>> Begin EXCERPT TO READ

>you will never master the Apolline and Dionysiac forces
>you will never create beautifully ordered drama upon the primordial Oneness of world-spirit
>you will never match the universal artistry of Greek paedophiles from two and a half thousand years ago
Modern man is fractured and cannot achieve the great holism that came naturally to the Greeks.
>mfw reading TBOT for the first time after being used to late Nietzsche
So be me the other watching a program on tv about literature. The program is:
host who is a literature professor
they discuss some dead writer and his work.
This time it was time for Nietzsche and the guest was a professor in political science. Here is what i took away from the whole thing. 1) when Nietzsche was writing about the Ubermench people still believed mermaids were real and they were looking for them. that is why they believed in the Ubermench. 2) Nietzsches critique of reason, logic, ethics, aesthetics is not good. It's not a systematic critique. 3) People take him too seriously. That includes thet Ubermench part 4) Basically he was a "some men just want to see the world burn" kind of guy. 5) he became a professor at 24. They gave him that much.

>> End EXCERPT TO READ

WRITTEN INSTRUCTION: Extend the text on Nietzsche, beginning after its final sentence. The data that follow bear no relation to the text on Nietzsche.

>> Begin RECORDS SUPPLIED

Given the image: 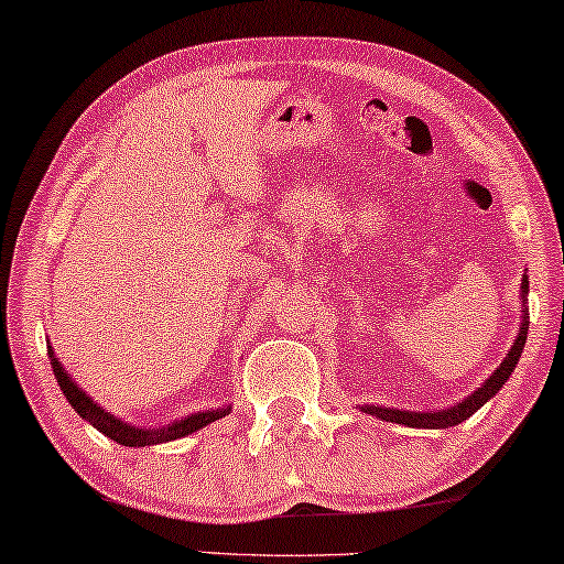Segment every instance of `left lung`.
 Returning <instances> with one entry per match:
<instances>
[{"mask_svg":"<svg viewBox=\"0 0 564 564\" xmlns=\"http://www.w3.org/2000/svg\"><path fill=\"white\" fill-rule=\"evenodd\" d=\"M527 291H529V279L524 275V279H522V304H527ZM527 332H529V316L524 311L522 324H519V334H517L514 344H511L509 355L503 357V362L497 369H494L489 380H486L478 390L470 392L466 400H460L458 405H453L448 410H441V413H413V410L362 405V413L375 415L380 420H388V423H400V425H408V427H433V431H441V427H451V425L464 423V420L474 415L478 408H484L486 402H489L494 394H497L503 388V382L509 380L511 372H514V367L519 365V357H522Z\"/></svg>","mask_w":564,"mask_h":564,"instance_id":"8db88e82","label":"left lung"}]
</instances>
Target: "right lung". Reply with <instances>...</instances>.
Returning <instances> with one entry per match:
<instances>
[{"mask_svg": "<svg viewBox=\"0 0 564 564\" xmlns=\"http://www.w3.org/2000/svg\"><path fill=\"white\" fill-rule=\"evenodd\" d=\"M47 357H50V365H53L55 380H57V384H61L65 400L70 402L75 413H78L83 420H88V423L94 425L96 431L108 435V438L116 441V443L129 445V448H144V445H156V443H170V441H176V438H184V435L197 433L199 427L215 423V420H220V417L230 413V405H225V408H217V410H199V413H192V415L182 417V420H174L172 425H164V427L129 425L126 420L106 413V410L100 408L98 402L90 400L88 394L70 380V375L65 372V367L57 362L53 347L47 349Z\"/></svg>", "mask_w": 564, "mask_h": 564, "instance_id": "add662e5", "label": "right lung"}]
</instances>
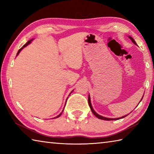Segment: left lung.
I'll use <instances>...</instances> for the list:
<instances>
[{
	"label": "left lung",
	"mask_w": 154,
	"mask_h": 154,
	"mask_svg": "<svg viewBox=\"0 0 154 154\" xmlns=\"http://www.w3.org/2000/svg\"><path fill=\"white\" fill-rule=\"evenodd\" d=\"M128 38H130V40L132 41V42L134 44V45H137V43L135 42V41L133 39V38H132V36H128ZM143 96H144V95H143ZM143 97H142V98H141V100H140V101L142 100ZM140 102H139V103H140ZM88 104H89V106H90V109H91V111H92V112L93 113V114L94 115V116L96 117V118H98V119H103V120H106V121L117 120V119H122V118H125V117H126V116H128V114L125 115V116H122V117H121V118H105V117H103V116H100V115L98 114V113H96V112L94 110V109H93L92 106V104H91V100H90V94H89V96H88ZM139 104H138V105H139Z\"/></svg>",
	"instance_id": "1"
}]
</instances>
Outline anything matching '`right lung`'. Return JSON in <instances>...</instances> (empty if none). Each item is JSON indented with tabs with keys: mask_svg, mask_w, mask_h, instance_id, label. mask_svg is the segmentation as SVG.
<instances>
[{
	"mask_svg": "<svg viewBox=\"0 0 154 154\" xmlns=\"http://www.w3.org/2000/svg\"><path fill=\"white\" fill-rule=\"evenodd\" d=\"M34 39V38H32V39H31V40H30V41H28V42L26 43L25 44V45H23V47H22V48H21L20 49H19V50H18V51H17V55H16V56H18V54H20V52L21 51H22V49H24V48H26V47L27 45H29V44L30 43H31V42H32V41ZM72 91H73V90H72ZM72 92H71V93H70V94H71L72 92ZM69 94V95H70ZM63 111H64V109H63V110H62V113H60L59 115H58V116H57L56 117H55V118H59V117L60 116H61V115H62V112H63Z\"/></svg>",
	"mask_w": 154,
	"mask_h": 154,
	"instance_id": "right-lung-1",
	"label": "right lung"
}]
</instances>
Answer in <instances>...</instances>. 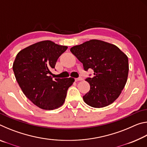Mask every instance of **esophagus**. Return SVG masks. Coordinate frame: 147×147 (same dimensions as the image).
Instances as JSON below:
<instances>
[{
  "instance_id": "34e87169",
  "label": "esophagus",
  "mask_w": 147,
  "mask_h": 147,
  "mask_svg": "<svg viewBox=\"0 0 147 147\" xmlns=\"http://www.w3.org/2000/svg\"><path fill=\"white\" fill-rule=\"evenodd\" d=\"M82 80V77H79V78H75V81L78 82V81H80V80Z\"/></svg>"
}]
</instances>
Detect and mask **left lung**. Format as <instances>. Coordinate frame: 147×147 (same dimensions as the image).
<instances>
[{"label":"left lung","instance_id":"left-lung-1","mask_svg":"<svg viewBox=\"0 0 147 147\" xmlns=\"http://www.w3.org/2000/svg\"><path fill=\"white\" fill-rule=\"evenodd\" d=\"M71 51L83 63L84 70L94 71L93 78L86 79L90 90L83 96L84 102L93 108H103L113 103L127 81V56L114 45L97 39L74 46Z\"/></svg>","mask_w":147,"mask_h":147}]
</instances>
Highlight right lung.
Wrapping results in <instances>:
<instances>
[{"mask_svg":"<svg viewBox=\"0 0 147 147\" xmlns=\"http://www.w3.org/2000/svg\"><path fill=\"white\" fill-rule=\"evenodd\" d=\"M67 47L51 41L32 45L17 54L13 64L16 80L23 93L39 108L52 110L63 105L73 78H55L51 69Z\"/></svg>","mask_w":147,"mask_h":147,"instance_id":"right-lung-1","label":"right lung"}]
</instances>
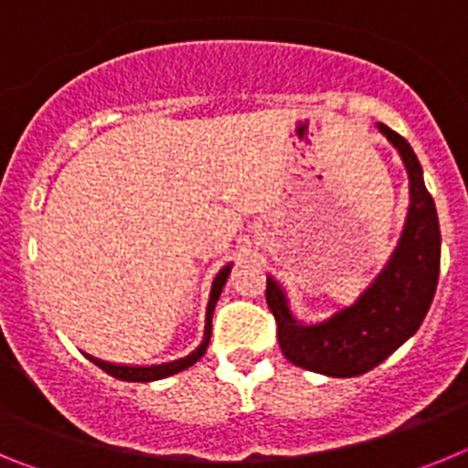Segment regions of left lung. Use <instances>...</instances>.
I'll return each instance as SVG.
<instances>
[{
    "label": "left lung",
    "instance_id": "left-lung-1",
    "mask_svg": "<svg viewBox=\"0 0 468 468\" xmlns=\"http://www.w3.org/2000/svg\"><path fill=\"white\" fill-rule=\"evenodd\" d=\"M378 128L396 147L410 180L403 231L379 274L354 304L337 309L318 324H302L291 312L279 281L267 276V304L276 318L283 356L328 378L367 373L410 340L431 307L441 270V227L420 159L396 131L384 123Z\"/></svg>",
    "mask_w": 468,
    "mask_h": 468
}]
</instances>
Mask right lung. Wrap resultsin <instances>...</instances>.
<instances>
[{
    "instance_id": "1",
    "label": "right lung",
    "mask_w": 468,
    "mask_h": 468,
    "mask_svg": "<svg viewBox=\"0 0 468 468\" xmlns=\"http://www.w3.org/2000/svg\"><path fill=\"white\" fill-rule=\"evenodd\" d=\"M229 271H231V264H225L218 276L213 279V285H210V297H208V307H206V325H204V340L192 354L183 358H176V361H168V363H159V366H117V363H107L101 361V358H93L89 356V361H93L95 366L105 370L107 375L112 378L123 379V382H154V379H164V378H171V375L183 373L187 367H192L198 358L204 356L206 349H208V342H210V328H213V312H215V304L220 300V292L225 288L227 279H229Z\"/></svg>"
}]
</instances>
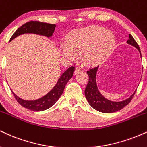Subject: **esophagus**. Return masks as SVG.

>> End RECORDS SUPPLIED

TASK RESULT:
Nietzsche fags BTFO T F O!
Not being systematic is entirely consistent when you critique the very notion of systematic approaches in the first place.
Also, the Übermensch as a concept is simply a direction he proposes people move towards, not an actual magical being that is arrived at. If there were such a thing as the Übermensch, he would strive towards becoming an Übermensch and not considering himself one. The Übermensch is a carrot on a stick to replace the carrot on a stick of religion by more vitalist, healthy, non-otherworldly values that propel people towards excellence.
This thread is about his early work The Birth of Tragedy which he wrote at the beginning of his public life as a classical philologist. The excesses of his later philosophy - which I find interesting, but have never sympathised with sufficiently to give it serious study - are irrelevant.
Reading Also Spoke Zarathustra right now, and I don't agree with your interpretation. Nietzsche seems a thoroughly versed nihilist from a very Lutheran background whose dead unhappy with life, and then gets all ecstatic and 'prophetic' about his new 'ubermensch'. I think he's drawn his will to power from some sort of 'natural progression of soulless life' shit he perceives in the world, and it's essentially true for him because it has to replace the religion of his youth.
Nietzsche deliberately uses a religious style and religious imagery in TSZ, but I don't see any reason to believe he took it as anything more than a vague and symbolic presentation of a new set of ethics for the post-religious era.
Why do you think so?
People believe that people who claim to be the opposite sex are so in our age so your points are moot.
He said about 500,000 things so you can critique one of his ideas all day it won't ever stand up in the whole.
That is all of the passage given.